_Selected text_
---+---
The transition is visible in supply-chain data. Vertiv Holdings, one of the largest providers of power and cooling infrastructure for data centers, reported a $15 billion order backlog and a 252 percent surge in fourth-quarter orders, according to Seeking Alpha in April. The backlog is not speculative. It represents signed contracts for equipment that hyperscalers and neoclouds have committed to deploy, much of it liquid cooling infrastructure that did not exist in commercial volumes three years ago. The lead times for some direct-to-chip cold plates now stretch past 26 weeks, according to industry estimates.

The rack-density escalation has been exceptionally fast. A standard enterprise rack five years ago drew perhaps 5 to 8 kilowatts. An H100 training cluster routinely draws 40 to 50 kilowatts per rack, and Nvidia's GB200 NVL72 configuration, which packs 72 Blackwell GPUs into a single rack-scale system, can draw over 120 kilowatts. At that density, traditional hot-aisle and cold-aisle containment with computer room air conditioning units is physically inadequate. The required airflow volume would demand fans so large and loud that they would violate noise ordinances in most jurisdictions, and the energy overhead of moving that much air would erase the efficiency gains of the GPUs themselves.

Liquid cooling splits into three architectures, each with different economics. Direct-to-chip liquid cooling places cold plates on GPUs and CPUs, removing 70 to 80 percent of the heat at the source. Immersion cooling submerges entire servers in dielectric fluid, capturing over 95 percent of heat but requiring purpose-built hardware and fluid management systems that add capital cost. Rear-door heat exchangers sit on the back of the rack as a retrofit solution, handling 30 to 60 kilowatts per rack. The emerging consensus among hyperscalers, visible in procurement patterns, favors direct-to-chip for new AI deployments, with immersion reserved for the highest-density training clusters.
---+---
_Dataset excerpt_
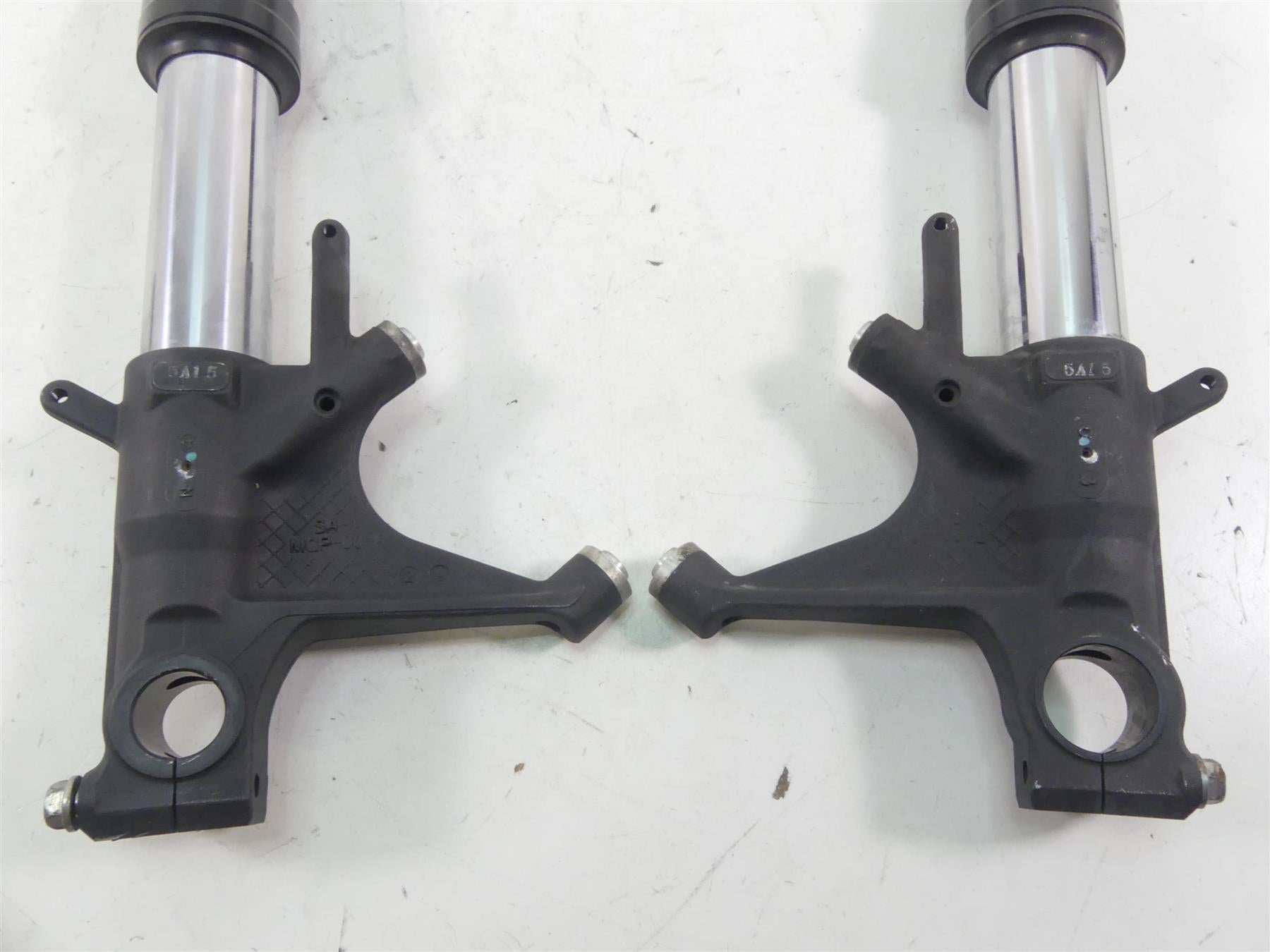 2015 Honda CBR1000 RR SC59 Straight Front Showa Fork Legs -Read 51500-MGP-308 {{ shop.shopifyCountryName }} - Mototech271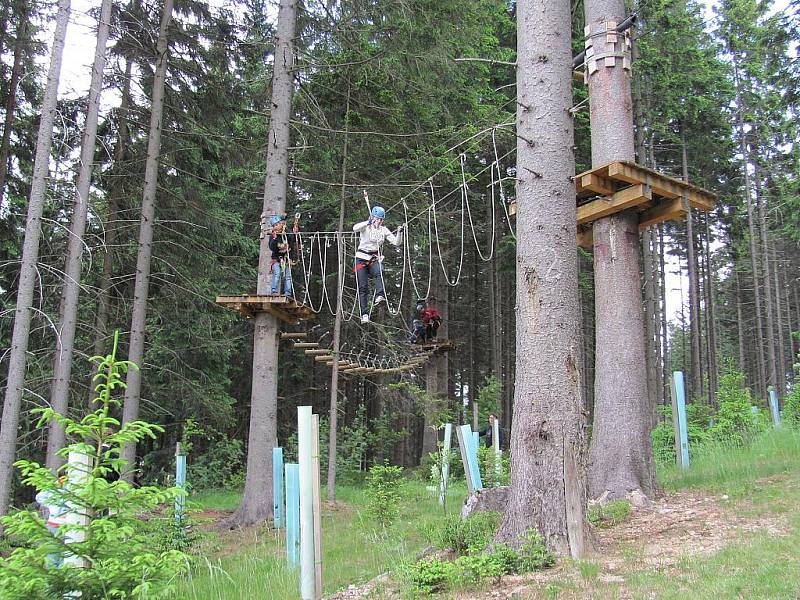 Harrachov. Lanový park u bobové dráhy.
---+---
_Apply what you read_
1. Please copy everything from "Liquid cooling splits" down to "highest-density training clusters." in the data center cooling text, renaming "Rear-door heat exchangers" to "Rear-door coolers".
2. According to the data center cooling text, what percentage of heat does immersion cooling capture?

_Replies_
1.
Liquid cooling splits into three architectures, each with different economics. Direct-to-chip liquid cooling places cold plates on GPUs and CPUs, removing 70 to 80 percent of the heat at the source. Immersion cooling submerges entire servers in dielectric fluid, capturing over 95 percent of heat but requiring purpose-built hardware and fluid management systems that add capital cost. Rear-door coolers sit on the back of the rack as a retrofit solution, handling 30 to 60 kilowatts per rack. The emerging consensus among hyperscalers, visible in procurement patterns, favors direct-to-chip for new AI deployments, with immersion reserved for the highest-density training clusters.

2. Over 95 percent.